The outcome of treatment of spine tuberculosis patients shows that about fifty percent of our patients had satisfactory healing while 10.2% had persisting spinal deformity. About 6.1% are wheel chair bound while the fate of the 16.3% that did not complete their treatment is not known.
The outcome of spine tuberculosis in Nigeria is still unsatisfactory. Many factors are responsible for this poor outcome.

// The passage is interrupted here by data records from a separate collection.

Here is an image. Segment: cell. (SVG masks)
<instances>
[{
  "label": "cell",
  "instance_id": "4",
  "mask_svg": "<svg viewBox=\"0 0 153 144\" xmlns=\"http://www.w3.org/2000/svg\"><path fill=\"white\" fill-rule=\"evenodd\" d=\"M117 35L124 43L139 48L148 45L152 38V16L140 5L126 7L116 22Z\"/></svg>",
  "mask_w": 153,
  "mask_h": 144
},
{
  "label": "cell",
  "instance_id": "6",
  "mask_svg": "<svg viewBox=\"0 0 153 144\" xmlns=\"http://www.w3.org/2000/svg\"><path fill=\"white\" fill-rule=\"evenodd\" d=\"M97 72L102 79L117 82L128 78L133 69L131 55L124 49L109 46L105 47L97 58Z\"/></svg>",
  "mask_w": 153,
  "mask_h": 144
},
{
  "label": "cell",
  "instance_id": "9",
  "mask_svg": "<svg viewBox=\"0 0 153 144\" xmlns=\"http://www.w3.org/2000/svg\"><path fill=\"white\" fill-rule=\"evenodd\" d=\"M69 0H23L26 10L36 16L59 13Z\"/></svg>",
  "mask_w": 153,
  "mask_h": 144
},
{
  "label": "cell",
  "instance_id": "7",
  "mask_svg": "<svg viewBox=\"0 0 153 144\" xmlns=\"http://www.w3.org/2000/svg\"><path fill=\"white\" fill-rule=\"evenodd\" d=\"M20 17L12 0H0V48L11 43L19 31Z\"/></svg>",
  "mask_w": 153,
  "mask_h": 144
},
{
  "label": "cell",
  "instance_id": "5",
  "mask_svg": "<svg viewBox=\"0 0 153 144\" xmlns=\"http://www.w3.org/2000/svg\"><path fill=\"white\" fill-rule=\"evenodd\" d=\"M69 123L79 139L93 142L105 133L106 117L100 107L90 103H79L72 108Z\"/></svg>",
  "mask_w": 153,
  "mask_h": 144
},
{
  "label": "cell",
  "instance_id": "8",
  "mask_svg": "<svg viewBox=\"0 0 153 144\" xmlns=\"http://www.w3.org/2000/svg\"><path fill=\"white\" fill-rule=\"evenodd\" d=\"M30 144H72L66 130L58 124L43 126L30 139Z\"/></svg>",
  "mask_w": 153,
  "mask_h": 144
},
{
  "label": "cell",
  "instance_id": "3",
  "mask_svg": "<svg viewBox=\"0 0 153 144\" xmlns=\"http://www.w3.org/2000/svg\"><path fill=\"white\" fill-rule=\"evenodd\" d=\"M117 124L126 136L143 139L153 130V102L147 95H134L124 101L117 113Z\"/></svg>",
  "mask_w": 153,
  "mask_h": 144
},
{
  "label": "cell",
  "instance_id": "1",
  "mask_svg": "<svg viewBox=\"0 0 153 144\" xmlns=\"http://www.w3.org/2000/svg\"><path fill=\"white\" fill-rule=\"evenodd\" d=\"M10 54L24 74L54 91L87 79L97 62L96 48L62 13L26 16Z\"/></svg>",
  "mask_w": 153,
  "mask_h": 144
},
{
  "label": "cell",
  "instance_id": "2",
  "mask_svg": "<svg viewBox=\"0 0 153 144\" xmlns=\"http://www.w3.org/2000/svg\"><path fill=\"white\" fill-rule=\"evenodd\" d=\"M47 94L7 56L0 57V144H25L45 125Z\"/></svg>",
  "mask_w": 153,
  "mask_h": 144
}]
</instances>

There is increasing poverty in Nigeria leading to a high rate of default due to difficulties in financing their treatment11. Despite the prevalence of tuberculosis in Nigeria there is still unacceptable laxity in control measures. Those with paraplegia and spinal deformity that do not respond to medical treatment alone cannot be helped due to lack of facilities for the appropriate spinal surgery in most of Nigerian centres.
There is need to intensify tuberculosis control measures in developing countries. Treatment of spine tuberculosis should be free to reduce default rate. Spinal centres should be established in most of our teaching hospitals so that patients can maximally benefit from the value added by the state of the art diagnostic facilities now being acquired by these centres.